この作品はベルリン国際映画祭銀熊賞を取った『シノニムズ』がアンスティチュ・フランセ日本「批評月間」の中でオリヴィエ・ペール氏のセレクションにより上映されたことで知られるようになったナダヴ・ラピド監督の新作である。映画監督である男Yは、パレスチナの少女のアイコンである「Ahed」についての次回作を構想する中で、砂漠化する村に前作を上映する旅に出る。その中で文化省の役人との出会いを経て、自らの母親が死んだという事実と、軍隊経験の中でもたらされる故郷の喪失や愛国心、そして表現の敵といえる検閲の問題と戦いながら、次回作の構想に苦しむ。スタイリッシュなカメラワークを武器に死んだ母親にヴィデオレターを送る形で展開されていく物語は、やがてこの映画の崩壊を示唆する形で終了する。映画そのものの意義を問うという形にあるのはやはり監督自身の亡命という意識が前作から貫かれる形で存在しているが故なのであろう。賛否両論わかれるだろうが、この作品に対して惜しみない拍手を送りたい。

 

オムニバス『永遠に続く嵐の年』を拝見する。ジャファール・パナヒ(実はコンペ作品の『砂利道』は実息子パナー・パナヒの作品である)が製作総指揮を務め、前述のアピチャッポンも含めた7人が集まりコロナ禍の今を舞台に製作された短編が集結した。存分退屈なこの作品の中で唯一別格だったのが、デヴィッド・ロウリーが、今ではなく生者の話ではなく、過去や死者という真逆の表象を用いることで災害への抵抗を見せたことである。ロウリーのみが生者ではなく死者の話を用いた点は奇特ではあるが、これはコロナ禍でジョルジョ・アガンベンが指摘するような埋葬の禁止という点と直結するかもしれない。我々には悼むことさえも認められなくなり、死者としての位置づけもあいまいなものとなったことで人権が奪われているとアガンベンは指摘するが、ロウリーはあえて死を迎えた夫の送る妻の振舞から人間の尊厳とは何かを提示しているのではないだろうか。

 

【フィルメックス:メイド・イン・ジャパン】

オムニバス『Made in Yamato』 は後日試写で拝見したためここでは簡単な記述にとどめていくが神奈川県大和市の地域振興のために個性的な映画作家たちが集まって制作された奇跡のような作品。その中で、『大和カリフォルニア』などで自らの故郷を用いた作品制作を行ってきた宮崎大祐作品は、自らが慣れ親しんだ大和市を埋め、コロナ禍で転覆させた新たな大和(YAMATO)像を提示する点として別格であると言える。

 

【総論】

コロナ禍から2年たった今年度の映画祭は、映画祭のセレクションに変化があったのは確かだと思われる。実際、TIFFオープニングとエンディングは実に久々に外国語映画のみで構成され、新設されたガラ・セレクションではこれまでとは異なり、アピチャツポンの作品がTIFFに来るなど大きな変化が見られた。しかしその一方で、日本映画スプラッシュがなくなったことにより日本映画の軽視が見られたのは看過できない。また、場所の移動により特に読売ホール上映回のプレス席が少ないのは極めて問題である。

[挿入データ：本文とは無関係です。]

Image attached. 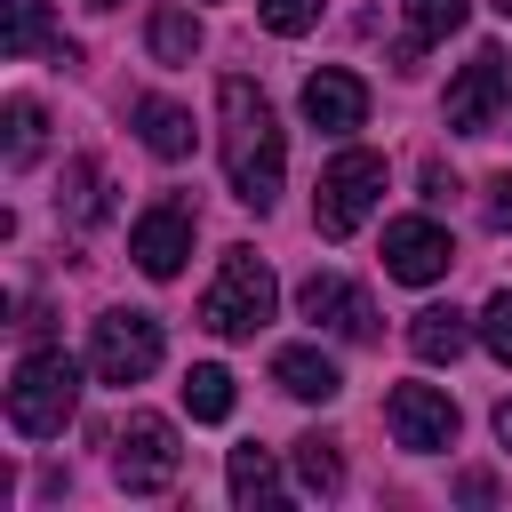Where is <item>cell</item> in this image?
<instances>
[{
    "mask_svg": "<svg viewBox=\"0 0 512 512\" xmlns=\"http://www.w3.org/2000/svg\"><path fill=\"white\" fill-rule=\"evenodd\" d=\"M216 112H224V176H232V192L264 216V208L280 200V160H288L280 120H272V104L256 96V80H240V72L216 88Z\"/></svg>",
    "mask_w": 512,
    "mask_h": 512,
    "instance_id": "obj_1",
    "label": "cell"
},
{
    "mask_svg": "<svg viewBox=\"0 0 512 512\" xmlns=\"http://www.w3.org/2000/svg\"><path fill=\"white\" fill-rule=\"evenodd\" d=\"M448 232L432 224V216H400V224H384V272L392 280H408V288H424V280H440L448 272Z\"/></svg>",
    "mask_w": 512,
    "mask_h": 512,
    "instance_id": "obj_9",
    "label": "cell"
},
{
    "mask_svg": "<svg viewBox=\"0 0 512 512\" xmlns=\"http://www.w3.org/2000/svg\"><path fill=\"white\" fill-rule=\"evenodd\" d=\"M72 408H80V368H72V352H24L16 360V384H8V424L24 432V440H56L64 424H72Z\"/></svg>",
    "mask_w": 512,
    "mask_h": 512,
    "instance_id": "obj_2",
    "label": "cell"
},
{
    "mask_svg": "<svg viewBox=\"0 0 512 512\" xmlns=\"http://www.w3.org/2000/svg\"><path fill=\"white\" fill-rule=\"evenodd\" d=\"M296 480H304L312 496H336V488H344V464H336V440H320V432H304V440H296Z\"/></svg>",
    "mask_w": 512,
    "mask_h": 512,
    "instance_id": "obj_19",
    "label": "cell"
},
{
    "mask_svg": "<svg viewBox=\"0 0 512 512\" xmlns=\"http://www.w3.org/2000/svg\"><path fill=\"white\" fill-rule=\"evenodd\" d=\"M272 264L256 256V248H224V264H216V280H208V296H200V320L216 328V336H256L264 320H272Z\"/></svg>",
    "mask_w": 512,
    "mask_h": 512,
    "instance_id": "obj_3",
    "label": "cell"
},
{
    "mask_svg": "<svg viewBox=\"0 0 512 512\" xmlns=\"http://www.w3.org/2000/svg\"><path fill=\"white\" fill-rule=\"evenodd\" d=\"M488 224H496V232H512V168H504V176H488Z\"/></svg>",
    "mask_w": 512,
    "mask_h": 512,
    "instance_id": "obj_25",
    "label": "cell"
},
{
    "mask_svg": "<svg viewBox=\"0 0 512 512\" xmlns=\"http://www.w3.org/2000/svg\"><path fill=\"white\" fill-rule=\"evenodd\" d=\"M272 384H280L288 400H336V392H344L336 360H328V352H312V344H288V352L272 360Z\"/></svg>",
    "mask_w": 512,
    "mask_h": 512,
    "instance_id": "obj_14",
    "label": "cell"
},
{
    "mask_svg": "<svg viewBox=\"0 0 512 512\" xmlns=\"http://www.w3.org/2000/svg\"><path fill=\"white\" fill-rule=\"evenodd\" d=\"M400 8H408V32H416V40H448V32L472 16V0H400Z\"/></svg>",
    "mask_w": 512,
    "mask_h": 512,
    "instance_id": "obj_20",
    "label": "cell"
},
{
    "mask_svg": "<svg viewBox=\"0 0 512 512\" xmlns=\"http://www.w3.org/2000/svg\"><path fill=\"white\" fill-rule=\"evenodd\" d=\"M496 8H504V16H512V0H496Z\"/></svg>",
    "mask_w": 512,
    "mask_h": 512,
    "instance_id": "obj_27",
    "label": "cell"
},
{
    "mask_svg": "<svg viewBox=\"0 0 512 512\" xmlns=\"http://www.w3.org/2000/svg\"><path fill=\"white\" fill-rule=\"evenodd\" d=\"M176 464H184V448H176V424H168V416L136 408V416L112 432V472H120L128 496H160V488L176 480Z\"/></svg>",
    "mask_w": 512,
    "mask_h": 512,
    "instance_id": "obj_5",
    "label": "cell"
},
{
    "mask_svg": "<svg viewBox=\"0 0 512 512\" xmlns=\"http://www.w3.org/2000/svg\"><path fill=\"white\" fill-rule=\"evenodd\" d=\"M480 344L512 368V288H504V296H488V312H480Z\"/></svg>",
    "mask_w": 512,
    "mask_h": 512,
    "instance_id": "obj_24",
    "label": "cell"
},
{
    "mask_svg": "<svg viewBox=\"0 0 512 512\" xmlns=\"http://www.w3.org/2000/svg\"><path fill=\"white\" fill-rule=\"evenodd\" d=\"M96 8H120V0H96Z\"/></svg>",
    "mask_w": 512,
    "mask_h": 512,
    "instance_id": "obj_28",
    "label": "cell"
},
{
    "mask_svg": "<svg viewBox=\"0 0 512 512\" xmlns=\"http://www.w3.org/2000/svg\"><path fill=\"white\" fill-rule=\"evenodd\" d=\"M296 304H304V320H320V328H336V336H376V312H368V296L352 288V280H336V272H312L304 288H296Z\"/></svg>",
    "mask_w": 512,
    "mask_h": 512,
    "instance_id": "obj_11",
    "label": "cell"
},
{
    "mask_svg": "<svg viewBox=\"0 0 512 512\" xmlns=\"http://www.w3.org/2000/svg\"><path fill=\"white\" fill-rule=\"evenodd\" d=\"M384 424H392V440H400V448L432 456V448H448V440H456V400H448V392H432V384H400V392L384 400Z\"/></svg>",
    "mask_w": 512,
    "mask_h": 512,
    "instance_id": "obj_7",
    "label": "cell"
},
{
    "mask_svg": "<svg viewBox=\"0 0 512 512\" xmlns=\"http://www.w3.org/2000/svg\"><path fill=\"white\" fill-rule=\"evenodd\" d=\"M88 368L104 384H144L160 368V320L152 312H104L88 328Z\"/></svg>",
    "mask_w": 512,
    "mask_h": 512,
    "instance_id": "obj_6",
    "label": "cell"
},
{
    "mask_svg": "<svg viewBox=\"0 0 512 512\" xmlns=\"http://www.w3.org/2000/svg\"><path fill=\"white\" fill-rule=\"evenodd\" d=\"M32 160H40V104L16 96L8 104V168H32Z\"/></svg>",
    "mask_w": 512,
    "mask_h": 512,
    "instance_id": "obj_21",
    "label": "cell"
},
{
    "mask_svg": "<svg viewBox=\"0 0 512 512\" xmlns=\"http://www.w3.org/2000/svg\"><path fill=\"white\" fill-rule=\"evenodd\" d=\"M48 48V8L40 0H8V56H32Z\"/></svg>",
    "mask_w": 512,
    "mask_h": 512,
    "instance_id": "obj_22",
    "label": "cell"
},
{
    "mask_svg": "<svg viewBox=\"0 0 512 512\" xmlns=\"http://www.w3.org/2000/svg\"><path fill=\"white\" fill-rule=\"evenodd\" d=\"M224 480H232V504H280V464H272V448H232Z\"/></svg>",
    "mask_w": 512,
    "mask_h": 512,
    "instance_id": "obj_16",
    "label": "cell"
},
{
    "mask_svg": "<svg viewBox=\"0 0 512 512\" xmlns=\"http://www.w3.org/2000/svg\"><path fill=\"white\" fill-rule=\"evenodd\" d=\"M376 200H384V160H376V152H336V160L320 168L312 224H320L328 240H352V232L376 216Z\"/></svg>",
    "mask_w": 512,
    "mask_h": 512,
    "instance_id": "obj_4",
    "label": "cell"
},
{
    "mask_svg": "<svg viewBox=\"0 0 512 512\" xmlns=\"http://www.w3.org/2000/svg\"><path fill=\"white\" fill-rule=\"evenodd\" d=\"M136 128H144V144H152L160 160H184V152H192V112H176L168 96H144V104H136Z\"/></svg>",
    "mask_w": 512,
    "mask_h": 512,
    "instance_id": "obj_15",
    "label": "cell"
},
{
    "mask_svg": "<svg viewBox=\"0 0 512 512\" xmlns=\"http://www.w3.org/2000/svg\"><path fill=\"white\" fill-rule=\"evenodd\" d=\"M304 120H312L320 136H352V128L368 120V88H360L352 72H336V64H328V72H312V80H304Z\"/></svg>",
    "mask_w": 512,
    "mask_h": 512,
    "instance_id": "obj_12",
    "label": "cell"
},
{
    "mask_svg": "<svg viewBox=\"0 0 512 512\" xmlns=\"http://www.w3.org/2000/svg\"><path fill=\"white\" fill-rule=\"evenodd\" d=\"M128 256H136V272H152V280L184 272V256H192V208H184V200L144 208L136 232H128Z\"/></svg>",
    "mask_w": 512,
    "mask_h": 512,
    "instance_id": "obj_8",
    "label": "cell"
},
{
    "mask_svg": "<svg viewBox=\"0 0 512 512\" xmlns=\"http://www.w3.org/2000/svg\"><path fill=\"white\" fill-rule=\"evenodd\" d=\"M144 40H152V64H192V48H200V24H192V8H152Z\"/></svg>",
    "mask_w": 512,
    "mask_h": 512,
    "instance_id": "obj_17",
    "label": "cell"
},
{
    "mask_svg": "<svg viewBox=\"0 0 512 512\" xmlns=\"http://www.w3.org/2000/svg\"><path fill=\"white\" fill-rule=\"evenodd\" d=\"M496 440L512 448V400H496Z\"/></svg>",
    "mask_w": 512,
    "mask_h": 512,
    "instance_id": "obj_26",
    "label": "cell"
},
{
    "mask_svg": "<svg viewBox=\"0 0 512 512\" xmlns=\"http://www.w3.org/2000/svg\"><path fill=\"white\" fill-rule=\"evenodd\" d=\"M496 104H504V56L480 48V56L448 80V128H456V136H480V128L496 120Z\"/></svg>",
    "mask_w": 512,
    "mask_h": 512,
    "instance_id": "obj_10",
    "label": "cell"
},
{
    "mask_svg": "<svg viewBox=\"0 0 512 512\" xmlns=\"http://www.w3.org/2000/svg\"><path fill=\"white\" fill-rule=\"evenodd\" d=\"M464 344H472V328H464V312H456V304H424V312L408 320V352H416V360H432V368L464 360Z\"/></svg>",
    "mask_w": 512,
    "mask_h": 512,
    "instance_id": "obj_13",
    "label": "cell"
},
{
    "mask_svg": "<svg viewBox=\"0 0 512 512\" xmlns=\"http://www.w3.org/2000/svg\"><path fill=\"white\" fill-rule=\"evenodd\" d=\"M184 408H192L200 424H224V416H232V376H224L216 360H200V368L184 376Z\"/></svg>",
    "mask_w": 512,
    "mask_h": 512,
    "instance_id": "obj_18",
    "label": "cell"
},
{
    "mask_svg": "<svg viewBox=\"0 0 512 512\" xmlns=\"http://www.w3.org/2000/svg\"><path fill=\"white\" fill-rule=\"evenodd\" d=\"M256 16H264L280 40H296V32H312V24H320V0H256Z\"/></svg>",
    "mask_w": 512,
    "mask_h": 512,
    "instance_id": "obj_23",
    "label": "cell"
}]
</instances>
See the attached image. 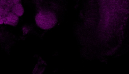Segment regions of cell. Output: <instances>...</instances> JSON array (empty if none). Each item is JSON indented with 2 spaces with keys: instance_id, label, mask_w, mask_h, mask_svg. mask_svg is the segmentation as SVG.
Wrapping results in <instances>:
<instances>
[{
  "instance_id": "cell-1",
  "label": "cell",
  "mask_w": 129,
  "mask_h": 74,
  "mask_svg": "<svg viewBox=\"0 0 129 74\" xmlns=\"http://www.w3.org/2000/svg\"><path fill=\"white\" fill-rule=\"evenodd\" d=\"M35 21L37 26L44 30L52 28L57 21V15L54 11L48 9L40 8L35 17Z\"/></svg>"
},
{
  "instance_id": "cell-2",
  "label": "cell",
  "mask_w": 129,
  "mask_h": 74,
  "mask_svg": "<svg viewBox=\"0 0 129 74\" xmlns=\"http://www.w3.org/2000/svg\"><path fill=\"white\" fill-rule=\"evenodd\" d=\"M3 19L4 24L12 26H16L19 20V17L11 12H9Z\"/></svg>"
},
{
  "instance_id": "cell-3",
  "label": "cell",
  "mask_w": 129,
  "mask_h": 74,
  "mask_svg": "<svg viewBox=\"0 0 129 74\" xmlns=\"http://www.w3.org/2000/svg\"><path fill=\"white\" fill-rule=\"evenodd\" d=\"M11 12L19 17L23 15L24 9L22 4L20 3L13 5L11 7Z\"/></svg>"
},
{
  "instance_id": "cell-4",
  "label": "cell",
  "mask_w": 129,
  "mask_h": 74,
  "mask_svg": "<svg viewBox=\"0 0 129 74\" xmlns=\"http://www.w3.org/2000/svg\"><path fill=\"white\" fill-rule=\"evenodd\" d=\"M21 0H8L7 1V5L11 7L14 5L21 3Z\"/></svg>"
},
{
  "instance_id": "cell-5",
  "label": "cell",
  "mask_w": 129,
  "mask_h": 74,
  "mask_svg": "<svg viewBox=\"0 0 129 74\" xmlns=\"http://www.w3.org/2000/svg\"><path fill=\"white\" fill-rule=\"evenodd\" d=\"M9 12H6L2 6H0V15L3 18L6 17Z\"/></svg>"
},
{
  "instance_id": "cell-6",
  "label": "cell",
  "mask_w": 129,
  "mask_h": 74,
  "mask_svg": "<svg viewBox=\"0 0 129 74\" xmlns=\"http://www.w3.org/2000/svg\"><path fill=\"white\" fill-rule=\"evenodd\" d=\"M29 27L27 26H25L22 28V31L23 32H28L29 30Z\"/></svg>"
},
{
  "instance_id": "cell-7",
  "label": "cell",
  "mask_w": 129,
  "mask_h": 74,
  "mask_svg": "<svg viewBox=\"0 0 129 74\" xmlns=\"http://www.w3.org/2000/svg\"><path fill=\"white\" fill-rule=\"evenodd\" d=\"M3 17L0 15V19L2 18Z\"/></svg>"
},
{
  "instance_id": "cell-8",
  "label": "cell",
  "mask_w": 129,
  "mask_h": 74,
  "mask_svg": "<svg viewBox=\"0 0 129 74\" xmlns=\"http://www.w3.org/2000/svg\"><path fill=\"white\" fill-rule=\"evenodd\" d=\"M7 1H8V0H6Z\"/></svg>"
}]
</instances>
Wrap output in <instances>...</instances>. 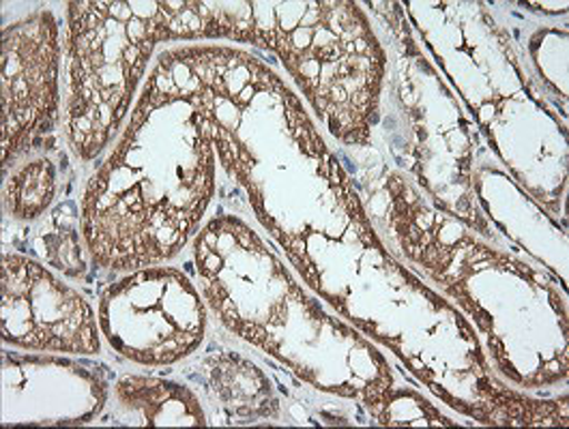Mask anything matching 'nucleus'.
I'll return each mask as SVG.
<instances>
[{
  "mask_svg": "<svg viewBox=\"0 0 569 429\" xmlns=\"http://www.w3.org/2000/svg\"><path fill=\"white\" fill-rule=\"evenodd\" d=\"M216 193L209 91L179 50L147 78L117 149L82 198V237L99 269L159 267L190 241Z\"/></svg>",
  "mask_w": 569,
  "mask_h": 429,
  "instance_id": "obj_1",
  "label": "nucleus"
},
{
  "mask_svg": "<svg viewBox=\"0 0 569 429\" xmlns=\"http://www.w3.org/2000/svg\"><path fill=\"white\" fill-rule=\"evenodd\" d=\"M198 39L273 50L320 121L348 147H368L379 123L387 57L355 2H196Z\"/></svg>",
  "mask_w": 569,
  "mask_h": 429,
  "instance_id": "obj_2",
  "label": "nucleus"
},
{
  "mask_svg": "<svg viewBox=\"0 0 569 429\" xmlns=\"http://www.w3.org/2000/svg\"><path fill=\"white\" fill-rule=\"evenodd\" d=\"M71 151L91 161L123 123L156 43L172 41L168 2H69Z\"/></svg>",
  "mask_w": 569,
  "mask_h": 429,
  "instance_id": "obj_3",
  "label": "nucleus"
},
{
  "mask_svg": "<svg viewBox=\"0 0 569 429\" xmlns=\"http://www.w3.org/2000/svg\"><path fill=\"white\" fill-rule=\"evenodd\" d=\"M97 322L121 357L163 368L200 348L207 307L183 271L149 267L131 271L101 295Z\"/></svg>",
  "mask_w": 569,
  "mask_h": 429,
  "instance_id": "obj_4",
  "label": "nucleus"
},
{
  "mask_svg": "<svg viewBox=\"0 0 569 429\" xmlns=\"http://www.w3.org/2000/svg\"><path fill=\"white\" fill-rule=\"evenodd\" d=\"M61 27L50 9L2 31V168L46 140L61 112Z\"/></svg>",
  "mask_w": 569,
  "mask_h": 429,
  "instance_id": "obj_5",
  "label": "nucleus"
},
{
  "mask_svg": "<svg viewBox=\"0 0 569 429\" xmlns=\"http://www.w3.org/2000/svg\"><path fill=\"white\" fill-rule=\"evenodd\" d=\"M2 341L22 350L99 355V322L89 301L39 262L2 256Z\"/></svg>",
  "mask_w": 569,
  "mask_h": 429,
  "instance_id": "obj_6",
  "label": "nucleus"
},
{
  "mask_svg": "<svg viewBox=\"0 0 569 429\" xmlns=\"http://www.w3.org/2000/svg\"><path fill=\"white\" fill-rule=\"evenodd\" d=\"M114 398L127 410L140 412L142 426H207L198 399L181 385L126 376L117 382Z\"/></svg>",
  "mask_w": 569,
  "mask_h": 429,
  "instance_id": "obj_7",
  "label": "nucleus"
},
{
  "mask_svg": "<svg viewBox=\"0 0 569 429\" xmlns=\"http://www.w3.org/2000/svg\"><path fill=\"white\" fill-rule=\"evenodd\" d=\"M57 196V174L52 161L46 157L27 161L11 170L4 183V213L11 219L32 221L46 213Z\"/></svg>",
  "mask_w": 569,
  "mask_h": 429,
  "instance_id": "obj_8",
  "label": "nucleus"
}]
</instances>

フィルメックスは総じて、ディレクター交替の年の一年目の年であったこともあり、なかなか課題が残るセレクションとなった。しかしこの課題は、来年以降いくらでも取り返せると信じている。コンペティション部門は新進気鋭の作家性を示す監督作品を集めることに今後とも注力していってもらいたいと思っている。ただIDパスホルダーの予約システムには是正が必要であると思わされる。

しかし何であれ、対面の映画祭を守るために今後何ができるかを考えていくのが我々の使命である。